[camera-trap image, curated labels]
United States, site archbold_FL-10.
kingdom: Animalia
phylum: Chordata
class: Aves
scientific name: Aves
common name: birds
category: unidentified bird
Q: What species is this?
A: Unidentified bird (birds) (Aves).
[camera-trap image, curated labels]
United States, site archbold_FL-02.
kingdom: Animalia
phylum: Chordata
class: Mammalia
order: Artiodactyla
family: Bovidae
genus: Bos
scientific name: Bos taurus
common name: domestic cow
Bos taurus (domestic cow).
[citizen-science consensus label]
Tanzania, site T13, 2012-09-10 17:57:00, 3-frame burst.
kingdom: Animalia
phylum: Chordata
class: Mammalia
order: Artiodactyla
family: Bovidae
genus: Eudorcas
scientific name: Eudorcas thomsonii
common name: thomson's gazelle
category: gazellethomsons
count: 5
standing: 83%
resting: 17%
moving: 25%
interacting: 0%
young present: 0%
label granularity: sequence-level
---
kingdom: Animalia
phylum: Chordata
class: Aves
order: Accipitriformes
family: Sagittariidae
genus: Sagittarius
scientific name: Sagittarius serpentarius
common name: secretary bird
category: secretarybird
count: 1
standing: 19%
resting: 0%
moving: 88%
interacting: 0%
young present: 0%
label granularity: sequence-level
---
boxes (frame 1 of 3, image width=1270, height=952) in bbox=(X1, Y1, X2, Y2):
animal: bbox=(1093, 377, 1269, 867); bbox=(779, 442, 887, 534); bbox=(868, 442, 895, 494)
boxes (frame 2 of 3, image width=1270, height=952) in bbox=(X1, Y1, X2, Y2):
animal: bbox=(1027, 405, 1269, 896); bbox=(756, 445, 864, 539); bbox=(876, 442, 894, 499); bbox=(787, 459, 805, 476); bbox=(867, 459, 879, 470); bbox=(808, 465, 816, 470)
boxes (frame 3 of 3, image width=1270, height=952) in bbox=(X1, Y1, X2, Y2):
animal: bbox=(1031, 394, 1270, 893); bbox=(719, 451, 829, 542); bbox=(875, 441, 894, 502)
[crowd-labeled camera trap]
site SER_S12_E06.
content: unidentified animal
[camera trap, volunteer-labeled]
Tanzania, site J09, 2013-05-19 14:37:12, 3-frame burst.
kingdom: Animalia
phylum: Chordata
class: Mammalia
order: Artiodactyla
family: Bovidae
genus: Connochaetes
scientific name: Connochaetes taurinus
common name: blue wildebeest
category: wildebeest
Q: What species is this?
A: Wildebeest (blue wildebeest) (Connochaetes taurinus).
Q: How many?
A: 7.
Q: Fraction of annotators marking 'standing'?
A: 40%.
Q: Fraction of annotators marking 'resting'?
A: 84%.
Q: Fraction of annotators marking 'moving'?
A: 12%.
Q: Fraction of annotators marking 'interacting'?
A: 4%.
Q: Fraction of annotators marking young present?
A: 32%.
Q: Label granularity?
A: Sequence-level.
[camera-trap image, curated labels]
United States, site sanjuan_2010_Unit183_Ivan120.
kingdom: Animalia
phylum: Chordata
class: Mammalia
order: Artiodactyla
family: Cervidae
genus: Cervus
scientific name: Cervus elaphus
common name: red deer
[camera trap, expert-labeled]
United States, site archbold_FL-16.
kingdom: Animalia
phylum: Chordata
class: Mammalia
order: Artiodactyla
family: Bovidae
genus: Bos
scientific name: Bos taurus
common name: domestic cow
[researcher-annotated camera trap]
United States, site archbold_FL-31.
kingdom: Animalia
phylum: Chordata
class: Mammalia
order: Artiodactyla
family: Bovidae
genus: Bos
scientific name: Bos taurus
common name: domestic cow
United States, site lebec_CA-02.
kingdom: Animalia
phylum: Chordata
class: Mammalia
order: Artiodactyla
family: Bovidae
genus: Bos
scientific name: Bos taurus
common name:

#### WHAT IS BEING ASKED
Write down every record shown above precisely.

#### SOLUTION FOR THIS EXERCISE
[camera-trap image, curated labels]
United States, site archbold_FL-10.
kingdom: Animalia
phylum: Chordata
class: Aves
scientific name: Aves
common name: birds
category: unidentified bird
Q: What species is this?
A: Unidentified bird (birds) (Aves).
[camera-trap image, curated labels]
United States, site archbold_FL-02.
kingdom: Animalia
phylum: Chordata
class: Mammalia
order: Artiodactyla
family: Bovidae
genus: Bos
scientific name: Bos taurus
common name: domestic cow
Bos taurus (domestic cow).
[citizen-science consensus label]
Tanzania, site T13, 2012-09-10 17:57:00, 3-frame burst.
kingdom: Animalia
phylum: Chordata
class: Mammalia
order: Artiodactyla
family: Bovidae
genus: Eudorcas
scientific name: Eudorcas thomsonii
common name: thomson's gazelle
category: gazellethomsons
count: 5
standing: 83%
resting: 17%
moving: 25%
interacting: 0%
young present: 0%
label granularity: sequence-level
---
kingdom: Animalia
phylum: Chordata
class: Aves
order: Accipitriformes
family: Sagittariidae
genus: Sagittarius
scientific name: Sagittarius serpentarius
common name: secretary bird
category: secretarybird
count: 1
standing: 19%
resting: 0%
moving: 88%
interacting: 0%
young present: 0%
label granularity: sequence-level
---
boxes (frame 1 of 3, image width=1270, height=952) in bbox=(X1, Y1, X2, Y2):
animal: bbox=(1093, 377, 1269, 867); bbox=(779, 442, 887, 534); bbox=(868, 442, 895, 494)
boxes (frame 2 of 3, image width=1270, height=952) in bbox=(X1, Y1, X2, Y2):
animal: bbox=(1027, 405, 1269, 896); bbox=(756, 445, 864, 539); bbox=(876, 442, 894, 499); bbox=(787, 459, 805, 476); bbox=(867, 459, 879, 470); bbox=(808, 465, 816, 470)
boxes (frame 3 of 3, image width=1270, height=952) in bbox=(X1, Y1, X2, Y2):
animal: bbox=(1031, 394, 1270, 893); bbox=(719, 451, 829, 542); bbox=(875, 441, 894, 502)
[crowd-labeled camera trap]
site SER_S12_E06.
content: unidentified animal
[camera trap, volunteer-labeled]
Tanzania, site J09, 2013-05-19 14:37:12, 3-frame burst.
kingdom: Animalia
phylum: Chordata
class: Mammalia
order: Artiodactyla
family: Bovidae
genus: Connochaetes
scientific name: Connochaetes taurinus
common name: blue wildebeest
category: wildebeest
Q: What species is this?
A: Wildebeest (blue wildebeest) (Connochaetes taurinus).
Q: How many?
A: 7.
Q: Fraction of annotators marking 'standing'?
A: 40%.
Q: Fraction of annotators marking 'resting'?
A: 84%.
Q: Fraction of annotators marking 'moving'?
A: 12%.
Q: Fraction of annotators marking 'interacting'?
A: 4%.
Q: Fraction of annotators marking young present?
A: 32%.
Q: Label granularity?
A: Sequence-level.
[camera-trap image, curated labels]
United States, site sanjuan_2010_Unit183_Ivan120.
kingdom: Animalia
phylum: Chordata
class: Mammalia
order: Artiodactyla
family: Cervidae
genus: Cervus
scientific name: Cervus elaphus
common name: red deer
[camera trap, expert-labeled]
United States, site archbold_FL-16.
kingdom: Animalia
phylum: Chordata
class: Mammalia
order: Artiodactyla
family: Bovidae
genus: Bos
scientific name: Bos taurus
common name: domestic cow
[researcher-annotated camera trap]
United States, site archbold_FL-31.
kingdom: Animalia
phylum: Chordata
class: Mammalia
order: Artiodactyla
family: Bovidae
genus: Bos
scientific name: Bos taurus
common name: domestic cow
United States, site lebec_CA-02.
kingdom: Animalia
phylum: Chordata
class: Mammalia
order: Artiodactyla
family: Bovidae
genus: Bos
scientific name: Bos taurus
common name:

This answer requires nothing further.